• **Source extract**:
Creem v. Fid. & Cas. Co. of New York
Decision Date | 26 November 1912 |
Citation | 206 N.Y. 733,100 N.E. 454 |
Court | New York Court of Appeals Court of Appeals |
Parties | CREEM et al. v. FIDELITY & CASUALTY CO. OF NEW YORK. |
OPINION TEXT STARTS HERE
Appeal from Supreme Court, Appellate Division, First Department.
Action by Daniel J. Creem and another against the Fidelity & Casualty Company of New York. From a judgment of the Appellate Division, First Department (141 App. Div. 493,126 N. Y. Supp. 555), modifying and affirming a judgment entered in favor of the plaintiffs and affirming an order denying the defendant's motion for a new trial, both parties appeal. Modified and affirmed.
This action was brought on a policy of liability insurance, by which the defendant indemnified the plaintiffs in the sum of $5,000, for the term of one year commencing April 1, 1896, against damages recovered for Personal injuries sustained by their employés, or by the public generally through the negligence of their employés. The policy, among other things, provided that:
‘(2) The assured, upon the occurrence of an accident, and also upon receiving information of a claim on account of an accident, shall give immediate notice in writing of such accident or claim with full particulars to the company, at its office in New York City, or to the agent, if any, who has countersigned this policy.

• **Data provided**:
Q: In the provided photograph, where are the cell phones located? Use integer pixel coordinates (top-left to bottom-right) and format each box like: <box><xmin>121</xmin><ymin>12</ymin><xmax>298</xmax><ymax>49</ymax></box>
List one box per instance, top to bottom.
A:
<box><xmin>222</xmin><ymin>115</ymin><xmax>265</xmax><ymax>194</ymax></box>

• **What to do**: Print the court opinion text between "This action was" and "countersigned this policy.", inclusive. The listing is not required for this work.

• **Solution to the problem**:
This action was brought on a policy of liability insurance, by which the defendant indemnified the plaintiffs in the sum of $5,000, for the term of one year commencing April 1, 1896, against damages recovered for Personal injuries sustained by their employés, or by the public generally through the negligence of their employés. The policy, among other things, provided that:
‘(2) The assured, upon the occurrence of an accident, and also upon receiving information of a claim on account of an accident, shall give immediate notice in writing of such accident or claim with full particulars to the company, at its office in New York City, or to the agent, if any, who has countersigned this policy.